Concrètement, l'idée s'inscrit dans l'actualité pour des raisons propres au calendrier politique américain. La conclusion de nouveaux traités économiques n'est en effet guère envisageable au-delà de la première moitié du deuxième mandat du président Bush. La fenêtre de négociation n'est donc ouverte que jusqu'en juin 2007. Pour l'anecdote, le négociateur serait dans ce cas pour les USA Rob Portman, US trade representative, dont l'arrière-grand-père était Soleurois et qui doit donc faire partie du cercle étroit des diplomates américains capables de placer spontanément la Suisse au bon endroit sur la carte du monde. La Suisse doit également demeurer attentive aux possibilités d'un dialogue transatlantique entre les Etats-Unis et l'Union européenne et soucieuse de ne pas rester à la traîne. Cela tombe également bien dans son propre calendrier interne. La relance de l'adhésion à l'UE n'étant pas pour demain, il y aura un vide politico-médiatique à combler une fois terminé le processus bilatéral. L'idée de conclure un traité de libre-échange avec les Etats-Unis n'en demande pas moins un examen en opportunité extrêmement approfondi.

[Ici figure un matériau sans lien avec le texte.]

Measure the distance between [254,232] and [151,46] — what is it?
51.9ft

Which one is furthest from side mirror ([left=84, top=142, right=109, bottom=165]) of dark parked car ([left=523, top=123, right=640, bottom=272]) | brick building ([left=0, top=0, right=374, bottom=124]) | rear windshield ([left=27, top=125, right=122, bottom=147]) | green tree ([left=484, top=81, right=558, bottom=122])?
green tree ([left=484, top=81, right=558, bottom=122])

Il y a un certain nombre d'arguments qui militent, admet la Chambre de commerce, contre cette solution, mais qui ne justifient pas un refus d'ouvrir des négociations. Les concessions qui devraient être faites dans le domaine agricole devraient mettre les organisations paysannes et les consommateurs sur les pattes de derrière, à cause des OGM et des antibiotiques dans le fourrage du bétail. Le risque existe d'une réouverture des discussions sur la portée de l'échange d'informations fiscales. L'administration Bush est particulièrement impopulaire auprès de l'opinion helvétique. Les bénéfices que peut en attendre la Suisse ne sont pas assez évidents.

La Chambre de commerce n'évoque pas, par contre, l'impact d'une telle initiative sur la politique européenne de la Suisse. Certes l'on voit mal, note un observateur à Bruxelles, l'UE s'en étonner, puisque ses liens avec la Suisse sont bilatéraux. Mais, psychologiquement, la conclusion d'un accord de libre-échange avec les Etats-Unis marquerait une rupture dans la politique économique extérieure de la Suisse. Un accord de libre-échange avec les Etats-Unis pourrait recouvrir la même matière que l'accord de 1972, puis les accords bilatéraux I et II avec l'UE. Ce n'est donc pas tant une question d'incompatibilité que d'équilibre. En signant un tel accord avec son plus important partenaire hors UE, la Suisse marquerait sa différence et indiquerait qu'elle ne se sent pas de communauté de destin avec l'Union européenne. Les pays de l'Est, pourtant choyés par Washington après la chute du Mur, ont choisi l'Europe. En concluant un accord de libre-échange avec les Etats-Unis, la Suisse ferait également un choix, celui de l'autre camp. D'une certaine manière, ce serait tourner le dos à la perspective d'une adhésion à l'UE. La Suisse affirmerait une vocation atlantiste et universaliste, qui a du reste toujours séduit les milieux économiques, en même temps que les cercles nationalistes Dans son discours de l'Albisgüetli de 1996, Christoph Blocher ne militait-il pas pour l'adhésion de la Suisse à l'Alena, le marché libre qui réunit les Etats-Unis, le Canada et le Mexique?